After Tea Party Controversy, IRS Official Lois Lerner Retires
WASHINGTON - Lois Lerner, the Internal Revenue Service official at the center of a controversy over the tax agency's targeting of tea party groups, will retire, according to Congressional sources.
Lerner had been on paid administrative leave at the agency since May, after she acknowledged at an American Bar Association conference that the IRS inappropriately scrutinized conservative groups for years.

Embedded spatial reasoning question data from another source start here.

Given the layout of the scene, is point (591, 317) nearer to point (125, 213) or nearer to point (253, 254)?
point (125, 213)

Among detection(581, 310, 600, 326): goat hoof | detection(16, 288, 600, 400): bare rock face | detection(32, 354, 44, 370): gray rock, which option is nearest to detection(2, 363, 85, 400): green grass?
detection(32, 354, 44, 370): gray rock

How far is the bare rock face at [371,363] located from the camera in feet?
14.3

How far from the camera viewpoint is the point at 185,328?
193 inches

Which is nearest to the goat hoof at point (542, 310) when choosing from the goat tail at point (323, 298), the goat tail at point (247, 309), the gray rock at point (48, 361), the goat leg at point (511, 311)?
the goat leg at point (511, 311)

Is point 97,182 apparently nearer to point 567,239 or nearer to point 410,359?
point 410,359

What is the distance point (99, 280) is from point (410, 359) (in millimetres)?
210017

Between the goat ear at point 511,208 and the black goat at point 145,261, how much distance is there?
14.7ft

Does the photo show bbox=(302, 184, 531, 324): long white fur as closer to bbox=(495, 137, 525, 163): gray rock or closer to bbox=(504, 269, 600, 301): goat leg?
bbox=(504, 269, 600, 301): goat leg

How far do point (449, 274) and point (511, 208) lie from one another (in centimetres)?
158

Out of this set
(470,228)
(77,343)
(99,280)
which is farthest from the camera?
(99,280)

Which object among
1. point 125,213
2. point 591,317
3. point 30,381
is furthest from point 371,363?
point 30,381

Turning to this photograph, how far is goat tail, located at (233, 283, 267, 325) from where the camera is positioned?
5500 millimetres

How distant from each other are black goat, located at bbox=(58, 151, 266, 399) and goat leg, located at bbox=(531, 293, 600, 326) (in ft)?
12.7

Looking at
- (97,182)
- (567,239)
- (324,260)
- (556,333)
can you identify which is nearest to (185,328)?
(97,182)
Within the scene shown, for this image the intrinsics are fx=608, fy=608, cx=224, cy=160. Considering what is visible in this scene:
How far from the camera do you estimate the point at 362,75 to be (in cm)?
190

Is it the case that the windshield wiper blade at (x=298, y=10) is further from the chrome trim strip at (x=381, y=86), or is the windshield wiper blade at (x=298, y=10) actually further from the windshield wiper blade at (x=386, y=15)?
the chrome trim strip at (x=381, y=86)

As the director of the Exempt Organizations group, Lerner supervised the unit responsible for the targeting.
But she infuriated Republican lawmakers by invoking her Fifth Amendment rights and refusing to testify at a Congressional hearing into the matter.
Republican lawmakers, who have called for Lerner to be fired for months, said her retirement doesn't put to rest questions about her involvement in the targeting controversy.

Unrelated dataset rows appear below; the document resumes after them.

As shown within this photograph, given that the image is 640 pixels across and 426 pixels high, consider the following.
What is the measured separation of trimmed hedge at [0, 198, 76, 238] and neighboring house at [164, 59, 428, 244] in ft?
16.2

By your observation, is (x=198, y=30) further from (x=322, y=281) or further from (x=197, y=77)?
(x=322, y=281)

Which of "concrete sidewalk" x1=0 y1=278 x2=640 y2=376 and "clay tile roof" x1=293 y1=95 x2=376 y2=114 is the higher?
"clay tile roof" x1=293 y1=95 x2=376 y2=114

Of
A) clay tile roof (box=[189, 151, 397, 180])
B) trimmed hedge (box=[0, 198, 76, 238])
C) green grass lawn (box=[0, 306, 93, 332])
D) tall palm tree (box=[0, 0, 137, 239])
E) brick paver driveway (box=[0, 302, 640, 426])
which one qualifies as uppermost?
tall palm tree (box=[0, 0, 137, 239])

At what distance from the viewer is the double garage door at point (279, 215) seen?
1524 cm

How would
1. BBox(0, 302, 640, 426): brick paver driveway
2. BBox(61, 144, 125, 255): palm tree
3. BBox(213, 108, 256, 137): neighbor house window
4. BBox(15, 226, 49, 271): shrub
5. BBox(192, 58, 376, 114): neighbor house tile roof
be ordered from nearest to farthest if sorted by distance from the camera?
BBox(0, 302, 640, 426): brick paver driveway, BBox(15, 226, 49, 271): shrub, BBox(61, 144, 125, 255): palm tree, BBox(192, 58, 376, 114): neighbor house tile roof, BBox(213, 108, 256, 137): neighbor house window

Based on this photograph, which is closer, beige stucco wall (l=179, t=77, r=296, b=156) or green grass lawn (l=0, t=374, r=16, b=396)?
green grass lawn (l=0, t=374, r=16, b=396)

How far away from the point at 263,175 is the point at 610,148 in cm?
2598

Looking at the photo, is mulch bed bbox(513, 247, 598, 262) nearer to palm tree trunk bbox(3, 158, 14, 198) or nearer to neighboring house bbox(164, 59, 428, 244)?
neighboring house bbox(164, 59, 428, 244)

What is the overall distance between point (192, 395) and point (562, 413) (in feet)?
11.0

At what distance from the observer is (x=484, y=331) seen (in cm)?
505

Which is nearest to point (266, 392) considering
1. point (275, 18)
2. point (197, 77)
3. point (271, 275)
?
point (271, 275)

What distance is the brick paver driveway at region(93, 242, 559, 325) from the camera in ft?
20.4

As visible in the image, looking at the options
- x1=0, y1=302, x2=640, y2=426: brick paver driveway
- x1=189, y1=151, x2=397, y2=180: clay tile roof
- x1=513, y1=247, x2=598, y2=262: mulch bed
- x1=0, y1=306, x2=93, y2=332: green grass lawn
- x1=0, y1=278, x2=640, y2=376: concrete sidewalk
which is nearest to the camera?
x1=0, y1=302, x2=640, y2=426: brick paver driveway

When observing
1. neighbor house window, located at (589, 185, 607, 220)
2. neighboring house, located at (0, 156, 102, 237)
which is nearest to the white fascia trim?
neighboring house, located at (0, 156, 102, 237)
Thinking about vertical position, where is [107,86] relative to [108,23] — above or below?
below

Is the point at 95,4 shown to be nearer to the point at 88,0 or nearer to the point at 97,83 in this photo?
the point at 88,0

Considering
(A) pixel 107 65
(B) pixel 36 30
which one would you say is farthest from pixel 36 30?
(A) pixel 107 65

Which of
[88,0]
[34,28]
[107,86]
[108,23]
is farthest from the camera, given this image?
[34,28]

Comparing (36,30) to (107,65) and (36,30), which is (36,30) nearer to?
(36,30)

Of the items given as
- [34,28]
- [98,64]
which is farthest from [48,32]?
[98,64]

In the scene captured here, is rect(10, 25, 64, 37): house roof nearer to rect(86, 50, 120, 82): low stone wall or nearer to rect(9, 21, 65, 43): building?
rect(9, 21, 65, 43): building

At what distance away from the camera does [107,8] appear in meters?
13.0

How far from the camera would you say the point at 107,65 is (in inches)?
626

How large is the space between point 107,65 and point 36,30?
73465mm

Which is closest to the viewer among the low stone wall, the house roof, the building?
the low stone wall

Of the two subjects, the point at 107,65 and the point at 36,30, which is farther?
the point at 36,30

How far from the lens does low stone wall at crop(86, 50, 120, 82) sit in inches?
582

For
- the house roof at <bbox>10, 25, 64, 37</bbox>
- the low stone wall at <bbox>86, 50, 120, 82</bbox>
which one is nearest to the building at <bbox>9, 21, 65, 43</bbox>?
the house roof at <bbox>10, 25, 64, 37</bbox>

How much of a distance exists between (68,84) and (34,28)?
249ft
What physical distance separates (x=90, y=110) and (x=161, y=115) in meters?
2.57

"Lois Lerner's exit from the IRS does not alter the Oversight Committee's interest in understanding why applicants for tax exempt status were targeted and inappropriately treated because of their political beliefs," House Oversight Committee Chairman Darrell Issa said in a statement. "We still don't know why Lois Lerner, as a senior IRS official, had such a personal interest in directing scrutiny and why she denied improper conduct to Congress.
"Her departure does not answer these questions or diminish the Committee's interest in hearing her testimony," he added.

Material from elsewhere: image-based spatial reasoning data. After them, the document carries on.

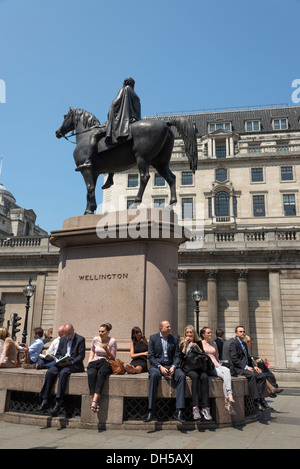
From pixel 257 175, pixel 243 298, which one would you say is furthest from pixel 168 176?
pixel 257 175

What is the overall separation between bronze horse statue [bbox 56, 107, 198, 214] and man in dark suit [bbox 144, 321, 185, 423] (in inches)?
146

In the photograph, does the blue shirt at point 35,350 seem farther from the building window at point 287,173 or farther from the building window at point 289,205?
the building window at point 287,173

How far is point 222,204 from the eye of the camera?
4944cm

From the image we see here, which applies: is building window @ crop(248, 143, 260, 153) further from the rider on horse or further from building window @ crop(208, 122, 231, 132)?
the rider on horse

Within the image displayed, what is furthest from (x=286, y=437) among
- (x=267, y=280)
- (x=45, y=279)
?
(x=45, y=279)

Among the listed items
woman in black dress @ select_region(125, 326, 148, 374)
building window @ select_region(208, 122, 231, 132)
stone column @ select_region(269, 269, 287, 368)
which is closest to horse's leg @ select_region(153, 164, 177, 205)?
woman in black dress @ select_region(125, 326, 148, 374)

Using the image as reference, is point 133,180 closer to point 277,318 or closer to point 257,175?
point 257,175

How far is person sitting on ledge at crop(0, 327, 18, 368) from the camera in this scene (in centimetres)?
841

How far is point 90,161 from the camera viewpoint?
9.91 meters

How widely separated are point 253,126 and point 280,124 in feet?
12.9

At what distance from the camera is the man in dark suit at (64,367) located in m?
6.66
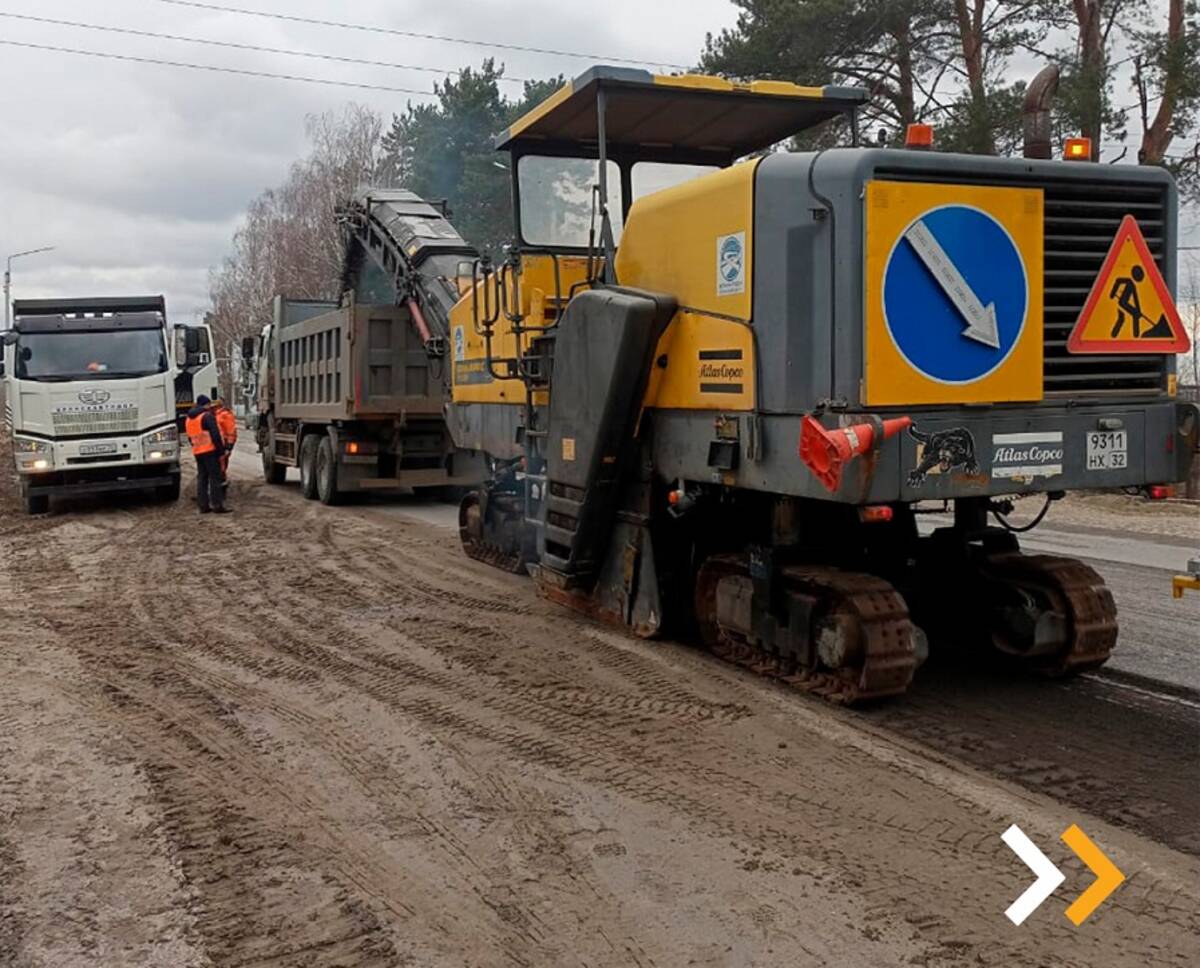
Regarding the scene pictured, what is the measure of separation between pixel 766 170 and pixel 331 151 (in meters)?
41.5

Democrats, however, have insisted that none of the inquiries into the matter found that there was any political motivation for targeting conservative groups.
House Ways and Means Committee ranking member Sander Levin, D-Mich., cautioned his Republican colleagues against continuing to suggest that the IRS's actions were driven by political considerations.
"Lois Lerner is being held responsible for her gross mismanagement of the IRS tax-exempt division, which led to improper handling of applications for tax-exempt status, whether conservative and progressive," Levin said in a statement. "As has been the case in all aspects of the current IRS investigation, the IRS internal Review Board found no evidence of political bias in her neglect of duties."
The IRS confirmed that Lerner has retired, but declined to comment any further on "individual employee matters," citing federal privacy rules.
In a statement, the agency said it has made progress in fixing its problems and would continue to cooperate with Congress.